Un sacrificio inutile

Un piccolo paese come Cerqueto ha dato un grande triste contributo alla guerra del 1940-43. Mi riferisco alla perdita di un notevole numero di vite umane. Molti giovani, arruolati come alpini nella gloriosa Divisione Julia  hanno partecipato alla campagna di Russia e non sono più tornati. Di questi giovani, forti, robusti, rosei, sono rimasti solo pochi resti associati a “fredde piastrine metalliche” di riconoscimento. Altri sono stati fatti prigionieri in Africa ed in Grecia, molti sono morti sulle loro navi insieme all’intero triste equipaggio. Siamo in piena guerra e le perdite navali nel periodo dal giugno 1940 all’8 settembre 1943 sono ingenti. Gli equipaggi risultano tutti dispersi.Gli ultimi mesi del 1942 avevano già evidenziato le differenze delle forze in campo e la guerra, persa già in partenza, aveva ormai le ore contate. Nel Mediterraneo si cercava di ritardare il più possibile lo sbarco alleato in Italia e l’asse dei tre Paesi Italia, Germania e Giappone cercava di “mantenere” la Tunisia e con essa il controllo del Mediterraneo.
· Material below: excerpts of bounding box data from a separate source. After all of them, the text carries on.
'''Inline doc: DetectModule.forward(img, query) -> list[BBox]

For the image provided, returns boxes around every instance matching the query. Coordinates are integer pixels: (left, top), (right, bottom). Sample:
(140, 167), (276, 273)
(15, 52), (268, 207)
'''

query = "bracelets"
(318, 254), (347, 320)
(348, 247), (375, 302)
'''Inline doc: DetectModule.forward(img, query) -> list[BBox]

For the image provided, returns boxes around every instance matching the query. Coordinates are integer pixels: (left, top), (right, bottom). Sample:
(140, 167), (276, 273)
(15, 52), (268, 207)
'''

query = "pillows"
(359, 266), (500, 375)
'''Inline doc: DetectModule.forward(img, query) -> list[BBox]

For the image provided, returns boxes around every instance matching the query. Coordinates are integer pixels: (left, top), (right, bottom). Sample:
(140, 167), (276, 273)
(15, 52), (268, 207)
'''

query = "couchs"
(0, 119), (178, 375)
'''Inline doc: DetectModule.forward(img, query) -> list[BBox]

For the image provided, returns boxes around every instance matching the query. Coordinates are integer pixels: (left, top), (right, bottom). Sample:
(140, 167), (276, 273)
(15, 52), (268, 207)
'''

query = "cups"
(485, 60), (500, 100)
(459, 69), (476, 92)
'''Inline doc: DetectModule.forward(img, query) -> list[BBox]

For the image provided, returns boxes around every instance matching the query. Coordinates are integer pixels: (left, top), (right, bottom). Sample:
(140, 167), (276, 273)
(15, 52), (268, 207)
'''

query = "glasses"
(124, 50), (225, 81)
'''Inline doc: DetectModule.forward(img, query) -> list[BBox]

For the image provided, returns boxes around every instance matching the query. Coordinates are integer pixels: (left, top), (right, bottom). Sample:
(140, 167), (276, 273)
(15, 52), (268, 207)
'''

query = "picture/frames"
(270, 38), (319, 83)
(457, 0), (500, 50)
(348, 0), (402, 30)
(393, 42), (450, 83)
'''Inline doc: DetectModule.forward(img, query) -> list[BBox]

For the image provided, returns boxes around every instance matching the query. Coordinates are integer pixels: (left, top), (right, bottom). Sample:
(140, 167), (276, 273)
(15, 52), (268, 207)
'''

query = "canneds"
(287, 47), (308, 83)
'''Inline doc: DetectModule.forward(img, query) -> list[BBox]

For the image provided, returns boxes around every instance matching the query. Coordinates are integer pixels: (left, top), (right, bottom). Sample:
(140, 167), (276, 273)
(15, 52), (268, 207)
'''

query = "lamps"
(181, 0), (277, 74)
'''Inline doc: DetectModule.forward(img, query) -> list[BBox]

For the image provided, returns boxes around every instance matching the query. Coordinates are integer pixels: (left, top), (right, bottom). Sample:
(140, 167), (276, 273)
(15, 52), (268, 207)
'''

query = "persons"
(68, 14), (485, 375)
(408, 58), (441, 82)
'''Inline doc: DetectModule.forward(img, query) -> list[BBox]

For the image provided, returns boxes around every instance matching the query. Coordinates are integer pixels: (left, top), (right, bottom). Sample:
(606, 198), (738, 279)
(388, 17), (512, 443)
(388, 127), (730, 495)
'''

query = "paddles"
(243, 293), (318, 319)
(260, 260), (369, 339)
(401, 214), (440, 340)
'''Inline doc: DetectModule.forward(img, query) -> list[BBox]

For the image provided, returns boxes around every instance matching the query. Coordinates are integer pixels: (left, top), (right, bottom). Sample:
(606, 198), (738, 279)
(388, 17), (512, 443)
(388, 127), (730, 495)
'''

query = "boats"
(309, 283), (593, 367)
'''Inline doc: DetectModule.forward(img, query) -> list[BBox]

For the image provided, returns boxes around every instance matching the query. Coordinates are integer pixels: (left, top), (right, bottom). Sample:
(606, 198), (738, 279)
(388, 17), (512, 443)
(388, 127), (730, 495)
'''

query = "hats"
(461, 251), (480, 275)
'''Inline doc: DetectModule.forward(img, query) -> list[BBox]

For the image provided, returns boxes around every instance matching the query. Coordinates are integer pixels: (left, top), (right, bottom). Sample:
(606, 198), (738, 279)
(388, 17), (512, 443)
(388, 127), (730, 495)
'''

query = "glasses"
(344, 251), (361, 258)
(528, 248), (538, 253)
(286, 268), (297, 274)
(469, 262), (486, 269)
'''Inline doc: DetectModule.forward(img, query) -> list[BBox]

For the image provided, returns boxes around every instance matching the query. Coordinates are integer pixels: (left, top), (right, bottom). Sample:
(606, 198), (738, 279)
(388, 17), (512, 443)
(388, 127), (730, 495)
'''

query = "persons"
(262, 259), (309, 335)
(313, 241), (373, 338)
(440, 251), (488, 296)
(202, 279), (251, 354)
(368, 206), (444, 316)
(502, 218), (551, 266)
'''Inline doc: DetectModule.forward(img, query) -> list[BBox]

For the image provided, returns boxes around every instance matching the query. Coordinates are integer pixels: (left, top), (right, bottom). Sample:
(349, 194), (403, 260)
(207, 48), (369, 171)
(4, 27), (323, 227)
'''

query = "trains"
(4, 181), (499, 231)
Dal dicembre 1942 fino a maggio ‘43, il canale di Sicilia fu teatro di una serie di scontri divenuti sempre più cruenti. Il 12 maggio, la Tunisia cadde nelle mani degli alleati e successivamente si intensificarono i bombardamenti aerei e navali, cosicchè si arresero senza combattere, le due isole fortificate di  Pantelleria e Lampedusa. La marina italiana che aveva il comando di queste isole, incassò un duro colpo, sia per la credibilità verso la Nazione, sia nei confronti dell’alleato tedesco.

L’8 settembre fu firmato l’armistizio e fu la fine della guerra e di una grande marina militare.

Nella “rotta della morte”, così veniva chiamato il tratto di mare attraversato dai nostri equipaggi militari, affondarono anche 101 navi mercantili e 42 unità di vario genere.

Fu proprio nel canale di Sicilia che trovò la morte lo zio Romolo, a soli 33 anni.

Di Matteo Romolo era il quarto dei cinque fratelli di papà. Nato nel 1910,come tutti i piccoli della sua numerosa famiglia, si guadagnava da vivere facendo il garzone di greggi.

Quasi ventenne raggiunse il fratello, di qualche anno più grande a Roma. Lavorò in un’officina meccanica, conseguì una patente speciale. Divenne autotrasportatore.

Fu chiamato alle armi e arruolato nell’artiglieria.

Finito il periodo di leva obbligatoria, tornò al suo lavoro, si sposò con una bella ragazza ciociara, la zia Rosina.

Di lei ho un bellissimo ricordo: nonostante fosse vedova inconsolata, con due bambini orfani, quando tornava da Roma aveva il tempo per farci sorridere, ci truccava con rossetti  e creme e preparava con noi un teatrino|.

Per qualche anno gli zii vissero  felici, avevano due figli: la più grande, Maria  e il piccolo Domenico.

La loro felicità, però,  durò poco… Scoppiò la guerra e, nel 1940, lo zio fu richiamato. Era in servizio a Brindisi, e qui incontrò ultima volta suo fratello, papà Quintino.

Quest’ultimo era in aeronautica e l’aereo sul quale viaggiava aveva fatto scalo proprio in quella città.

Qui i fratelli s’incontrarono abbracciandosi commossi, rimasero un po’ insieme, giusto il tempo per il rifornimento dell’aereo. Era l’ultima volta, non si sarebbero più visti!

La nave sulla quale lo zio era imbarcato affondò nel Canale di Sicilia il 17 gennaio 1943.

La tragica notizia fu data a papà del suo comandante Oscar Secchi, il quale, nel consolarlo, riferì di aver perso anch’egli la sorella Vanda, crocerossina volontaria, caduta durante il siluramento della Nave Ospedale Po, nella rada di Valsane, il 14 marzo 1941.

Non ho avuto la possibilità di conoscere lo zio Romolo, mi rimane solo il ricordo del suo grande sacrificio.

Il suo nome, insieme a quello  di molti altri giovani, scalfito nella lapide del monumento ai Caduti di Cerqueto, viene ricordato da tutti.